Transglutaminase 2 function in glioblastoma tumor efferocytosis

Abstract

ABSTRACTGlioblastoma is an aggressive and incurable type of brain cancer. Regions of tissue necrosis are a distinctive pathological feature of this cancer. These arise through thrombosis of tumor vasculature, driven by tumor-derived pro-coagulation factors. In studies of transglutaminase 2 (TGM2), we observed that TGM2 mRNA expression in glioblastoma was primarily in a subset of tumor-infiltrating myeloid cells with hypoxia gene expression signatures. Analysis of xenograft and human glioblastoma samples by immunohistochemistry showed that macrophages in the vicinity of necrotic regions expressed very high levels of TGM2. These macrophages were engaged in the phagocytosis of apoptotic cells, a process known as efferocytosis. In cell culture, incubation of macrophages with apoptotic cells induced TGM2 expression in macrophages, and TGM2 inhibitors blocked efferocytosis. In patient-derived glioblastoma organoids cultured in 5% O2, a basal level of apoptosis was observed, and endogenous macrophages were observed in the process of clearing apoptotic cells.
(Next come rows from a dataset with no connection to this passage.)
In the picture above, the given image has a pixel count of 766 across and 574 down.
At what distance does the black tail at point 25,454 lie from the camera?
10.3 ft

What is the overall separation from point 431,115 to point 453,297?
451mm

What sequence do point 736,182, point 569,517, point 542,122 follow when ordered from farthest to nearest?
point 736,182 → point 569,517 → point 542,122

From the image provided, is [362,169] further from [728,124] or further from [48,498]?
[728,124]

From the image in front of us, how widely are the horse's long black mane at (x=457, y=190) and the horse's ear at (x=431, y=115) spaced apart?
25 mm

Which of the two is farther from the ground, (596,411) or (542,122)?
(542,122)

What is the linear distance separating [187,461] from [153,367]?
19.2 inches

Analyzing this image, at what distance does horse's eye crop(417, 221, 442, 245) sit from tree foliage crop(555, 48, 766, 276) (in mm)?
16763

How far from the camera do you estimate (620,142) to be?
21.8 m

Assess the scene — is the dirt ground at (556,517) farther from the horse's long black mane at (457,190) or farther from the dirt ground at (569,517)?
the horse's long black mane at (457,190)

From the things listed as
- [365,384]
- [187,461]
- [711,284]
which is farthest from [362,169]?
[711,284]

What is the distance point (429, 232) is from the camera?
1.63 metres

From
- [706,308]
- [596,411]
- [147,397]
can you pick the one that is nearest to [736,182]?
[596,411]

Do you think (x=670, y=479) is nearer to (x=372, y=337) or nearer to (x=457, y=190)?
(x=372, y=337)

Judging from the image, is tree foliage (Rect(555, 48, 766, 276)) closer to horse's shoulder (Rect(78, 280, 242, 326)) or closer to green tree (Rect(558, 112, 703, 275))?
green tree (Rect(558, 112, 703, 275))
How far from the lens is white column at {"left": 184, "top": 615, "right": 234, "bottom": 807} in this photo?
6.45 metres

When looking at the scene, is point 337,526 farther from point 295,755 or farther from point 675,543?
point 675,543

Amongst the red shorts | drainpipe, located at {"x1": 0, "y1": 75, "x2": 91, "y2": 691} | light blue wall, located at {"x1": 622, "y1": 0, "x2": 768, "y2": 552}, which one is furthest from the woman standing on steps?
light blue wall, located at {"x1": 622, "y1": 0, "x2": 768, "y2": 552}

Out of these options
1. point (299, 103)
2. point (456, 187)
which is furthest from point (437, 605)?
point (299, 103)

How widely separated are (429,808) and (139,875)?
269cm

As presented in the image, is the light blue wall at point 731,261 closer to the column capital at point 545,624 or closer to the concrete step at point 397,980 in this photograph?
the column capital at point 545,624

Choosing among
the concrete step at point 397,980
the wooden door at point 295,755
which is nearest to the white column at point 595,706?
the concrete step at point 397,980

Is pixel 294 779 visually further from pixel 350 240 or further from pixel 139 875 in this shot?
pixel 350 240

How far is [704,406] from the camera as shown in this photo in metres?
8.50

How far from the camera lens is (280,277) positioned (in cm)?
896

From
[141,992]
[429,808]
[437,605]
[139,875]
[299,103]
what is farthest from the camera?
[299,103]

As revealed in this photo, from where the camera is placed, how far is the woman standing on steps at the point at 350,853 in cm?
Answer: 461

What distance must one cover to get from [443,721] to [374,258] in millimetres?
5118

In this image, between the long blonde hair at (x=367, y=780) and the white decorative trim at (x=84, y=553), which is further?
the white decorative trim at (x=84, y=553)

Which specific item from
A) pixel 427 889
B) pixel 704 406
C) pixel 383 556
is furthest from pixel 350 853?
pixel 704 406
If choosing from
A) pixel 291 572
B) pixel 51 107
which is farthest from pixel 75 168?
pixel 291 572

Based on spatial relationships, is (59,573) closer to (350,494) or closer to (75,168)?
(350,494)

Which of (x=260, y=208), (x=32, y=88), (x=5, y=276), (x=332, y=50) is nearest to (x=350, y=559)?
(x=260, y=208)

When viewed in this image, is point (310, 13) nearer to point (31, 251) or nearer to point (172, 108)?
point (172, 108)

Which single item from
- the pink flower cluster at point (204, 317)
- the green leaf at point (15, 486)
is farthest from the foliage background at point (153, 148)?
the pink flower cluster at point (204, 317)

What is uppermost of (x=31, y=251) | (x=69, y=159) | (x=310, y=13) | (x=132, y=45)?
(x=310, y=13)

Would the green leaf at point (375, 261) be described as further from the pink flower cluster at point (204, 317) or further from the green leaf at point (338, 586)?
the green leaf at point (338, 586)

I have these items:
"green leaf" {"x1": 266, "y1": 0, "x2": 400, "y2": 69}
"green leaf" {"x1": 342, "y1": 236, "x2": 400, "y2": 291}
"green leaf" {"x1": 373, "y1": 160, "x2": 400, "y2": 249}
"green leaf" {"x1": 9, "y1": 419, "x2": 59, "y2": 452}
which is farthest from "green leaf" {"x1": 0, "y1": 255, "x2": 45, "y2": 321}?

Clearance of apoptotic cells was reduced in organoids treated with a TGM2 inhibitor. Apoptotic cells and efferocytosis were both markedly lower in organoids grown in 20% O2. These data, together with previous work, define a model in which necrotic regions in glioblastoma induce hypoxia-driven apoptosis, which in turn promotes efferocytosis by macrophages. TGM2 is both a marker of efferocytosis and a target for efferocytosis inhibition in this process. Efferocytosis is a potent immunosuppressive mechanism, so this process provides an additional mechanism by which large glioblastoma tumors can evade immune responses.